Rami (rami). Son yılların en moda bitkisel liflerinden biri. Rami lifi tüm sak lifleri arasında en ince ve en uzun olanıdır; yüksek emme özelliklerine sahiptir. Lif beyazdır, çok parlaktır, ipeğe benzer. Aşınma direnci açısından rami, ketenden 2 kat, pamuktan 5 kat daha iyidir. İyi boyar ama muhteşem ipeksi parlaklığını kaybetmez. Nemi mükemmel şekilde emer ve çabuk kurur. Rami saf haliyle ve pamuk, yün ve ipekle karışım halinde giyim ve keten kumaş üretiminde kullanılır. Bu ucuz ama çok pratik ve güzel bir doğal elyaftır. Dezavantajları: ketenden biraz daha kaba, zayıf elastik özellikler ve ayrıca ciltle temas ettiğinde kaşıntı ve yanma şeklinde alerjik reaksiyon olasılığı.

Jüt - ıhlamur ailesinin sıcağı seven ve nemi seven kültüründen elde edilen lif. Jütün karmaşık lifi kenevirden daha incedir. Jütün ana kullanım alanı kumaş ve torbaların ambalajlanmasıdır. Ancak son zamanlarda perde, döşemelik ve hatta keten kumaşların üretiminde jüt elyafının kullanılması önerilmiştir.

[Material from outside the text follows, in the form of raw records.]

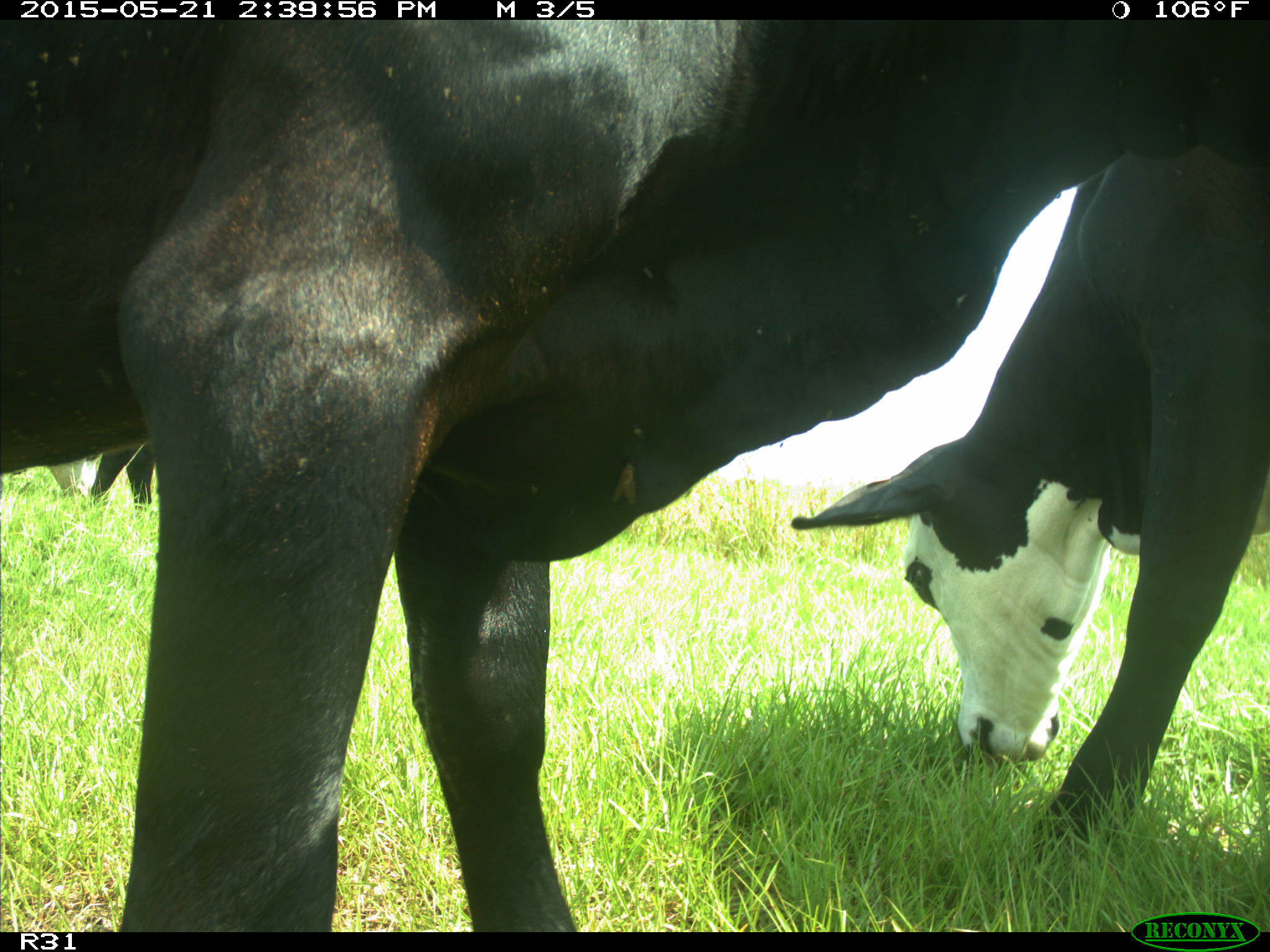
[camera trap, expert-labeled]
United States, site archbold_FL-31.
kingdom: Animalia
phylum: Chordata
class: Mammalia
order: Artiodactyla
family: Bovidae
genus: Bos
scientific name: Bos taurus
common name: domestic cow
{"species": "Bos taurus (domestic cow)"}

Özellikle ilgi çekici olan, denim kumaş üretmek için jüt kullanma olasılığıdır. Jütün yün, keten, viskon elyafı ve hatta ipekle karışımları geliştirilmiştir.

Kenaf - yüksek higroskopiklik ve dayanıklılık ile karakterize edilen yıllık otsu bir bitki olan kenafın saplarından elde edilen lif, çuval bezi, branda, sicim, halat vb. yapımında kullanılır. Bitkinin lif demetlerinin reçineli maddelerle zenginliği, kenaf ürünlerine bir son derece önemli özellik - şeker kapları için vazgeçilmez olan neme karşı geçirimsiz olmak.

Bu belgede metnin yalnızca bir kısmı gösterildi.